Falling demand for electricity will push up power prices as the monopoly national grid owner, Transpower, spreads its regulated charges over smaller total consumption, warns the Major Electricity Users Group.
MEUG formally raised the issue with senior government ministers, including Prime Minister John Key, in a June 17 letter, saying “the greatest risk to near term power prices is increasing monopoly charges”, claiming this has become “almost a forgotten policy issue.”
However, ministers responded that they expect Transpower to fully recover its costs, even if it means higher power prices for those consumers unable to reduce their exposure to the national grid.
In a response on Aug 26, Commerce and Energy Ministers Craig Foss and Simon Bridges told MEUG that if state-owned Transpower “were to face (increased) risk asset stranding risk, then it would need to be compensated for that risk through a higher regulated return on investment.”
MEUG argued that if Transpower was a private company operating in a competitive market and suffered a drop in demand for its services, it would cut its prices and write down the value of its assets.
“In competitive markets, it is economically welfare enhancing for assets to be written down at shareholders’ expense rather than to the account of customers,” wrote MEUG chair Terrence Currie in June. “This happens automatically in markets and the regulatory regime for regulated monopolies should mimic that outcome.”
The issue is acute because Transpower has major capital expenditure underway, having spent $1.6 billion in a series of grid upgrades in the last two financial years and plans for another $4 billion in capex over the next decade. The upgrades are eliminating long-standing weaknesses in the grid just at a time when New Zealand electricity demand is flattening out.
Transmission costs make up around 8 percent of the average power bill today, but that is already forecast to rise because of the increased value of Transpower’s assets. Transpower is allowed to charge a 7.19 percent weighted average cost of capital on its asset base under current regulations
However, MEUG notes that power prices in the wholesale electricity futures market show an expected average price of $72 per megawatt hour through to the end of 2016, unchanged from 2010 levels.

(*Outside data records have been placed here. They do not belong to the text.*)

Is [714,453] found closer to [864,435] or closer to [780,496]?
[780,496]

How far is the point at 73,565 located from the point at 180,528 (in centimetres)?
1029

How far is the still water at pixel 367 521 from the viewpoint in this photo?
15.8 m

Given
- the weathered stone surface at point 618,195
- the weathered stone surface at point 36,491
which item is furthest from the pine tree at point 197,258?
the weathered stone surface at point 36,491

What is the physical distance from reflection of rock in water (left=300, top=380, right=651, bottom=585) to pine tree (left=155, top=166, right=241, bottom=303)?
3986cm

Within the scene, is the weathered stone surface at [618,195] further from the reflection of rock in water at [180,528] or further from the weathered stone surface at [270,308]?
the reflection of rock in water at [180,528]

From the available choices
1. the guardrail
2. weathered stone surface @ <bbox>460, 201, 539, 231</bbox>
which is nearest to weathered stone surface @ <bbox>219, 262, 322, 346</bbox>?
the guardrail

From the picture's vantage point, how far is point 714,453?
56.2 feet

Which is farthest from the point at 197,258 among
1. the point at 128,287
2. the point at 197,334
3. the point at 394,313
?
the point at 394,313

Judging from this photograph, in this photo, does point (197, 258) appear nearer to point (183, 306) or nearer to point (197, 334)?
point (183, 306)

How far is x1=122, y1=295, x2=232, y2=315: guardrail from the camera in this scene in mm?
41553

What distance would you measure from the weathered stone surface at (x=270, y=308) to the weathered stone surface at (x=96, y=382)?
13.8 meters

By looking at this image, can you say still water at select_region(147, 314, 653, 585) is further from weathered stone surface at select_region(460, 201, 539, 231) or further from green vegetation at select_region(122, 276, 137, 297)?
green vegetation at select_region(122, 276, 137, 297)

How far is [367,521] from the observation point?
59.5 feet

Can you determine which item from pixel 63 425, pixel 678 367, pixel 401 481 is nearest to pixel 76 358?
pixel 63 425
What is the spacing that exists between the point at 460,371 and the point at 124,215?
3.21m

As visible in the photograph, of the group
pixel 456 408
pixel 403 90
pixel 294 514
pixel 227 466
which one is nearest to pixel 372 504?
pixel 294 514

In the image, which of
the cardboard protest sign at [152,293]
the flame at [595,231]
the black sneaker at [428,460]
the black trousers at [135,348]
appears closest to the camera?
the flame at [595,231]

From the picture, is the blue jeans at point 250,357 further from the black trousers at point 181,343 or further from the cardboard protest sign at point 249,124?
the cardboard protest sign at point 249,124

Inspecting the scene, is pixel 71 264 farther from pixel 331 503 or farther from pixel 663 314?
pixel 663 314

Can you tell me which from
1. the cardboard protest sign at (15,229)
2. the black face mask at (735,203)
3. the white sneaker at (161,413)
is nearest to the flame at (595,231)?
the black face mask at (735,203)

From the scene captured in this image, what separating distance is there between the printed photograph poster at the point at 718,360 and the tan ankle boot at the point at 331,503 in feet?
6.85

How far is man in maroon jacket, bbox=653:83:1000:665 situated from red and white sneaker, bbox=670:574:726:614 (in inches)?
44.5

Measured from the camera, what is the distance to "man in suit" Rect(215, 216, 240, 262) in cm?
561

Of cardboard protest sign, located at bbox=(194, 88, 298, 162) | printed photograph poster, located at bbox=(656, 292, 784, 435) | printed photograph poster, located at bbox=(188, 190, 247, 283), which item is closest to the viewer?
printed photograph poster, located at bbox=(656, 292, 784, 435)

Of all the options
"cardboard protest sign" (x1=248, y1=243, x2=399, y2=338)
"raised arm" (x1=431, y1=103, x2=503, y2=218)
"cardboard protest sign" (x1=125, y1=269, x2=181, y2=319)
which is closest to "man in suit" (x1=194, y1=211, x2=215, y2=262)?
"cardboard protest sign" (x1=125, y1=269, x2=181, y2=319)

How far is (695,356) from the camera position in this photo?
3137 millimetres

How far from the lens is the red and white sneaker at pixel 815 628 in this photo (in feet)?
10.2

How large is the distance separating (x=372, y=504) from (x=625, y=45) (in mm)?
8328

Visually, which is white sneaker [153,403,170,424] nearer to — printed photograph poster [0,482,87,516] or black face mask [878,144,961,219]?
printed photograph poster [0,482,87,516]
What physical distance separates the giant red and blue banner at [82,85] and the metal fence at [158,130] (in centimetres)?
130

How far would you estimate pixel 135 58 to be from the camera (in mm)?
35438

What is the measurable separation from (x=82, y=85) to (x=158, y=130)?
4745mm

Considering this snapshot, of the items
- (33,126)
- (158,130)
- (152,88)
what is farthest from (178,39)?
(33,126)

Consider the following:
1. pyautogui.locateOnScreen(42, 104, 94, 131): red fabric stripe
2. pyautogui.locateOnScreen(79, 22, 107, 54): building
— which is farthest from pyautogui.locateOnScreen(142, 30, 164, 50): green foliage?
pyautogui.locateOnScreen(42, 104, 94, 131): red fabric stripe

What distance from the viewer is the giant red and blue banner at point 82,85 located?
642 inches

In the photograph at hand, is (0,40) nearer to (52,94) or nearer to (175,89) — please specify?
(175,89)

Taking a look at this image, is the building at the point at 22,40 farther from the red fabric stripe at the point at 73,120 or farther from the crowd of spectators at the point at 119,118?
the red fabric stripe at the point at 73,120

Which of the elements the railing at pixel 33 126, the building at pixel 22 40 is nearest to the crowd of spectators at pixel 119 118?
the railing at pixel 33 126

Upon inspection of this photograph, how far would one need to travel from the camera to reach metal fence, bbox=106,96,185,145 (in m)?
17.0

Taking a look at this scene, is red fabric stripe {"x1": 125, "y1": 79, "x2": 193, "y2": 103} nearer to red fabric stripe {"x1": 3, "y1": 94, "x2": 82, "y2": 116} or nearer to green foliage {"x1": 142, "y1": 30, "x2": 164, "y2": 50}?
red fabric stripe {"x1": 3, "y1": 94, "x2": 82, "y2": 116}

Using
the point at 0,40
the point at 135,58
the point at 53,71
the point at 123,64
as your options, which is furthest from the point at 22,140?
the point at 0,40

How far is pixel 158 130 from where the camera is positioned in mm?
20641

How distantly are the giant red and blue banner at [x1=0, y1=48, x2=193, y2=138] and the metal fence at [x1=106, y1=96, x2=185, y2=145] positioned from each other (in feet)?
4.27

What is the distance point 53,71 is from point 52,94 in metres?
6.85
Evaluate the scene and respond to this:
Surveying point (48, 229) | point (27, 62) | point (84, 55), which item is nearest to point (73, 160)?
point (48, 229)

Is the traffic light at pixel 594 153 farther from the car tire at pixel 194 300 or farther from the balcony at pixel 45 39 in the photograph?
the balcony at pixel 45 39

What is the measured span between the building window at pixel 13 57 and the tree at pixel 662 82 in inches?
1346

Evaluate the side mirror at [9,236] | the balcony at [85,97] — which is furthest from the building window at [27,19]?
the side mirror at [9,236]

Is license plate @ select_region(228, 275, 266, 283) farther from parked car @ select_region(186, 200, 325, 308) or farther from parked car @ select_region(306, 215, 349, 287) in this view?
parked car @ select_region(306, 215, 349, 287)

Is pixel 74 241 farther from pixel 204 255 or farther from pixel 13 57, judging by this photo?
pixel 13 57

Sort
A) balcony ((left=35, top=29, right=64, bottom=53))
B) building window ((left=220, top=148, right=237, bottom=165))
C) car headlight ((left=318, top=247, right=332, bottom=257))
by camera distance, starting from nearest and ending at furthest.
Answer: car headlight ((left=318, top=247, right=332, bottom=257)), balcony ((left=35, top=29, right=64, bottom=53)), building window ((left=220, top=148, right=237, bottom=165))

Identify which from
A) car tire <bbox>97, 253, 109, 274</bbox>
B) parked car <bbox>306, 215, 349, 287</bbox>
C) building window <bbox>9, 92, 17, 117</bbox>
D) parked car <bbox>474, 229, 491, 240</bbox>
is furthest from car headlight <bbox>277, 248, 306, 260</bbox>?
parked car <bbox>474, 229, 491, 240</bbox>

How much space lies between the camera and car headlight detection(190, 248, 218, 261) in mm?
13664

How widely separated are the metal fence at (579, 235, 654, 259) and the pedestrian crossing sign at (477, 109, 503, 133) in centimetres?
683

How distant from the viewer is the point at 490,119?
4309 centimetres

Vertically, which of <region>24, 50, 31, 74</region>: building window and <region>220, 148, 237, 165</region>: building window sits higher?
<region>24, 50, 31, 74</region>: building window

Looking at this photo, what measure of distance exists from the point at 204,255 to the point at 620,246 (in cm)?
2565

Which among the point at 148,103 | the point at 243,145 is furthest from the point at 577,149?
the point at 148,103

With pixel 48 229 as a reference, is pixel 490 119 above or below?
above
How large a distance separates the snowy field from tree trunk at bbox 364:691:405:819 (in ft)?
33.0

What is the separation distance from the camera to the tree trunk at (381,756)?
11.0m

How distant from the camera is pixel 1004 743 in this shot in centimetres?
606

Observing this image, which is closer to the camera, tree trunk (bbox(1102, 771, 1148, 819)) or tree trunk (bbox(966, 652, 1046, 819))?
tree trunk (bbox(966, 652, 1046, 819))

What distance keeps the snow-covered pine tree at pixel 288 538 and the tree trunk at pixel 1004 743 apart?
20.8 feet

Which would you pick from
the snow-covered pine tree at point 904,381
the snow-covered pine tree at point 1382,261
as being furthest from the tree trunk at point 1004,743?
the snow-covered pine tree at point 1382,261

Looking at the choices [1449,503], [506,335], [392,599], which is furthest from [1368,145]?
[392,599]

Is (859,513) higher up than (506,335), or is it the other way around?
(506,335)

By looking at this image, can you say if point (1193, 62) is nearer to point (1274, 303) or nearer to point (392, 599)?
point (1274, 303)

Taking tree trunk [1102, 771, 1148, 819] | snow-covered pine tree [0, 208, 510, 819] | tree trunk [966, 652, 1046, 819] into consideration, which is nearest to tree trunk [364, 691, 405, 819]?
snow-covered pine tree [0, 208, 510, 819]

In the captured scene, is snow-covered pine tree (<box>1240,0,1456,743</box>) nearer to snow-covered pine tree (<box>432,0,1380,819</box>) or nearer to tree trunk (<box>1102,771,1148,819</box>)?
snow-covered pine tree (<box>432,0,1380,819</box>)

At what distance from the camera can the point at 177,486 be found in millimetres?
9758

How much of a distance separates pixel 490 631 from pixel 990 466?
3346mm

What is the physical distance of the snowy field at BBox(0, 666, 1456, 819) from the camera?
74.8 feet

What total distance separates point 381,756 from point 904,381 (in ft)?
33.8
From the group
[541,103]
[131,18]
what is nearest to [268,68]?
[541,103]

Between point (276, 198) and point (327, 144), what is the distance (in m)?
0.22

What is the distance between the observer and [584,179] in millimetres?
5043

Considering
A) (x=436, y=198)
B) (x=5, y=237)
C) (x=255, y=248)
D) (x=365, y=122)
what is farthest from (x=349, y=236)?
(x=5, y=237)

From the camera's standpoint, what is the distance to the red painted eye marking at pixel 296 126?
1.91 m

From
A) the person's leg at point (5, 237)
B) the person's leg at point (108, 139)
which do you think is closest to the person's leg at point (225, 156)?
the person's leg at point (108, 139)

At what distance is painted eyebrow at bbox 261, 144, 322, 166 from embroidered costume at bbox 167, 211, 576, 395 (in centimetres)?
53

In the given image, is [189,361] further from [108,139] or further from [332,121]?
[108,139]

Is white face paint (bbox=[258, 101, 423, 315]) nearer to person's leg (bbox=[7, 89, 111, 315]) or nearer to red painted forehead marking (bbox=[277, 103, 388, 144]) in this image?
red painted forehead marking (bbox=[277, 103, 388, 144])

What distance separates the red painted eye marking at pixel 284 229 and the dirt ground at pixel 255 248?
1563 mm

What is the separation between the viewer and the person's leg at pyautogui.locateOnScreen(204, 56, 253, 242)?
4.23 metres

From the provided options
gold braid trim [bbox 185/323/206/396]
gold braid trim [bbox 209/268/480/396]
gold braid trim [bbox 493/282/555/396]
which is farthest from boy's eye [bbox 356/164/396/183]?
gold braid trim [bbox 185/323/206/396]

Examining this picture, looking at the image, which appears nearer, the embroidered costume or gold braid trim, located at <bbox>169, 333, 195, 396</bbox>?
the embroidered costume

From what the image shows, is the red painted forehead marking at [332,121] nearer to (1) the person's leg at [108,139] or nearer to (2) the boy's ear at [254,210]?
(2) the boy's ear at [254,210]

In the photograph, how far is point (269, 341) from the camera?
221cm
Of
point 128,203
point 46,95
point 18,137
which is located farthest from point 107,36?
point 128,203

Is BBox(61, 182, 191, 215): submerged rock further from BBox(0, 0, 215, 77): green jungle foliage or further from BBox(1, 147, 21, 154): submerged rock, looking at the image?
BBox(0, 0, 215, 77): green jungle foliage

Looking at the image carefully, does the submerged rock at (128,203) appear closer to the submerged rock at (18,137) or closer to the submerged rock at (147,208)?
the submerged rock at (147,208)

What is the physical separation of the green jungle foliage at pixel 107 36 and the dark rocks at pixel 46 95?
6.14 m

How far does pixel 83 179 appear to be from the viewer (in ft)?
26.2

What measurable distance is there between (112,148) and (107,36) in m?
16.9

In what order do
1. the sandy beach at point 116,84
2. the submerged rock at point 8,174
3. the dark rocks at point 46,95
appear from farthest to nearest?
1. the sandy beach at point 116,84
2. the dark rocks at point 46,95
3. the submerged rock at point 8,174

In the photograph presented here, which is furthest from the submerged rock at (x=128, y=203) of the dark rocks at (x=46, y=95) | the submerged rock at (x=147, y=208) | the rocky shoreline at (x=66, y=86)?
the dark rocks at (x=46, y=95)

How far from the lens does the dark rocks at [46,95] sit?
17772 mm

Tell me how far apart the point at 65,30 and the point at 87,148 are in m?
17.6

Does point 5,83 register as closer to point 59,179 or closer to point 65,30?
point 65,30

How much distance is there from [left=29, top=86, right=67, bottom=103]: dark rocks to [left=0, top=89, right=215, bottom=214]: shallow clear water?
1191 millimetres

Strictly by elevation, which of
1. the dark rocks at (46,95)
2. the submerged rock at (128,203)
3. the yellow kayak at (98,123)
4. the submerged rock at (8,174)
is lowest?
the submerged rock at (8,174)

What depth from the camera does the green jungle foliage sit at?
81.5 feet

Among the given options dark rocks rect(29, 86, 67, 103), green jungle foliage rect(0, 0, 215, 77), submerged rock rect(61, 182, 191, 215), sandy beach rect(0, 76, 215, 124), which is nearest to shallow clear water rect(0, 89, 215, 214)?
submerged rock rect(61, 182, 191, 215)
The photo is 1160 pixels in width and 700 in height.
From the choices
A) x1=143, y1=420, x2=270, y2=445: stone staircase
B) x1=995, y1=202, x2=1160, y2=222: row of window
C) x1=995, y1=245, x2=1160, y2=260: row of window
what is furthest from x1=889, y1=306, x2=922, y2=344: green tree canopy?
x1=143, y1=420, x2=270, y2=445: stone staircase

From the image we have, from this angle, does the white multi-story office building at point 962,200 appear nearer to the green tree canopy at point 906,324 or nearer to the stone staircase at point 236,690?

“If retail competition continues to improve and all else equal … then retail margins should decrease,” MEUG argues, meaning it would expect falling electricity prices.
But if the cost of distributing electricity over the national grid rises more quickly because increased costs are being spread over smaller total consumption, “there is a risk that delivered power prices will continue to rise because savings in the increasingly competitive parts of the sector are more than offset by higher monopoly charges,” Currie wrote. “In some cases, fewer end customers have to meet increasing real line charge, thus compounding the effect on final prices.
“Because the price control regime effectively allows the recovery of deemed cost, as some customers find ways to minimise their usage and charges, the others must pick up a disproportionately increasing share. That will multiply the effect of increases in charges.”
However, ministers said in their reply to MEUG not only that Transpower should be able to earn a higher rate of return on its fixed assets if electricity demand fell, but also that the government as shareholder should have no role in deciding to write down the value of Transpower’s assets if they were being used less.
“The implication is that the government, as owner, should also play a regulatory role in determining the prudency of investments, and whether asset values and returns on investment should be lower than those already determined by the Commerce Commission.
“Such an approach would not only risk duplicating the extensive statutory regulatory processes in place, it would also risk undermining those processes,” said Foss and Bridges.